[[ SELECTED EXCERPT, beginning ]]

While the authority’s staff and cabinet members have grown used to the demands of remote communication during the coronavirus crisis, next week’s cabinet meeting will be the first formal gathering of the authority since mid-March.
As the smallest of County Hall’s committees – comprising eight members of the ruling administration – cabinet is the simplest arena in which to test the technology on which all council meetings might have to rely for the foreseeable future.
Democratic and member services manager Josh Mynott says that it is important to get back to business – if not as usual, then at least in recognisable form.
“It’s fine to put things on the backburner for a while when you’re in the middle of a crisis. But we are a political organisation, we’re accountable to the people and we need to get meetings restarted,” explained Josh, who is under no illusions that this will be a different kind of democracy to the usual cut and thrust of council discussions.
“When everybody is in the room together, you can see people’s hands go up when they want to speak, you can interrupt and even have an argument – but we have had to put a protocol in place to explain how members should operate during the meeting.
“To show that they want to speak, members will have to type [a standard abbreviation] into a text system. The chairman will see that they have put their virtual hand up and invite them in.”
For the cabinet meeting, that chairman will be Conservative county council leader Geoff Driver.
“There are always teething troubles with these things, but we’ve got to keep the democratic process going as well as we can and be as transparent as possible,” County Cllr Driver said.
“At the moment, a lot of the decision-making has been delegated to the officers so that they can respond immediately – sometimes they have to make a decision there and then.”
The two most senior Labour opposition members are also permitted to speak at cabinet and so will also take part in the virtual meeting. But deputy Labour group leader John Fillis says he hopes that the new arrangements bring a change of tone to all council proceedings.
“A lot of the time, we’re not really allowed to scrutinise properly – and we need scrutiny at a time like this, to ask the questions that people want the answers to.
“It’s a step in the right direction, but we’ve got a long way to go before we can call this democracy,” County Cllr Fillis said.
Any virtual meetings held by the authority will be accessible to the public via the county council’s usual webcast facility.

[[ SELECTED EXCERPT, end ]]
[[ RECORD EXCERPTS, beginning ]]

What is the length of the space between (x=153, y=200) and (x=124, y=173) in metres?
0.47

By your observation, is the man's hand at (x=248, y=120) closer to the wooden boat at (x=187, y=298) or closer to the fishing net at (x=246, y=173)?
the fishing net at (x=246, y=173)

[[ RECORD EXCERPTS, end ]]
[[ RECORD EXCERPTS, beginning ]]

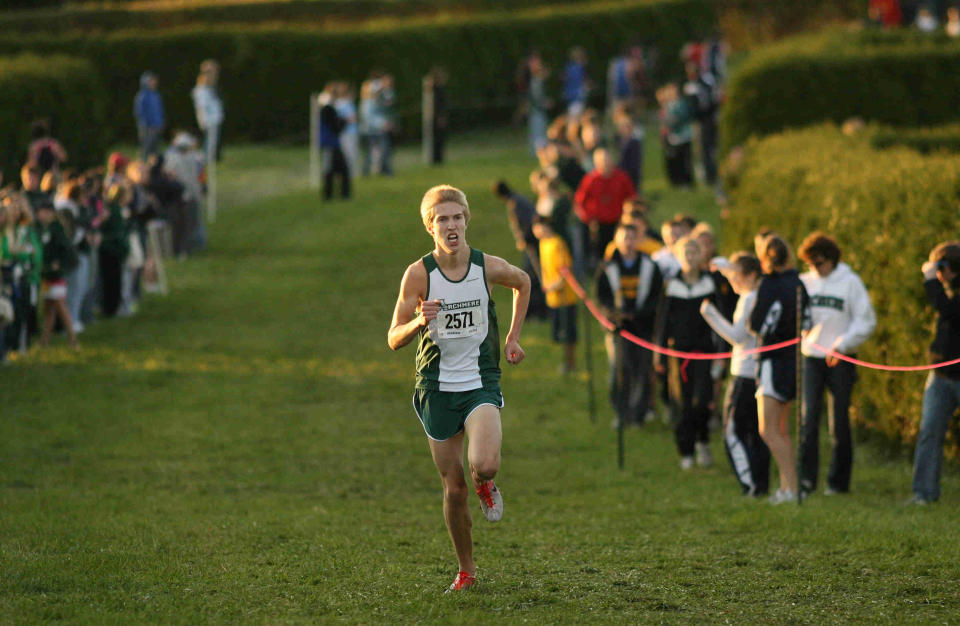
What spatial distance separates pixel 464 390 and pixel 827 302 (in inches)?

[[ RECORD EXCERPTS, end ]]
[[ RECORD EXCERPTS, beginning ]]

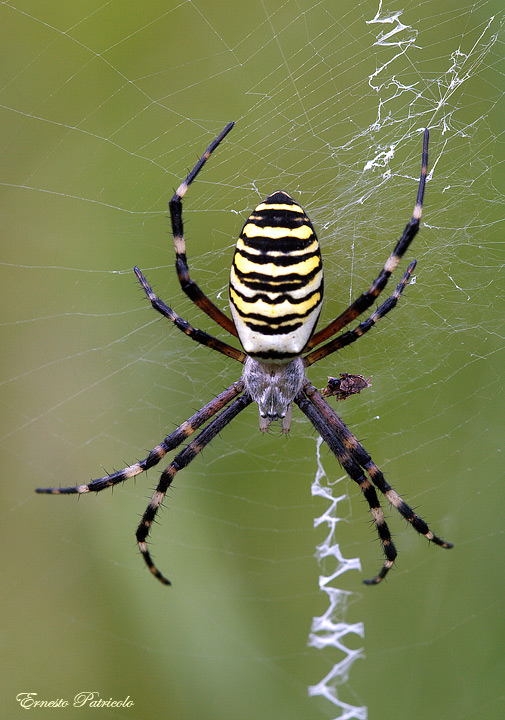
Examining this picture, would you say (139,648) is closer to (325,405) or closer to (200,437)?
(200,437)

[[ RECORD EXCERPTS, end ]]

### TASKS TO PERFORM
- A) Write out the passage of the virtual cabinet meeting article word for word, starting at "While the authority’s" and ending at "authority since mid-March.".
- B) Name each person the virtual cabinet meeting article mentions by name.

### ANSWERS TO THIS EXERCISE
- A)
While the authority’s staff and cabinet members have grown used to the demands of remote communication during the coronavirus crisis, next week’s cabinet meeting will be the first formal gathering of the authority since mid-March.

- B)
Josh Mynott
Geoff Driver
John Fillis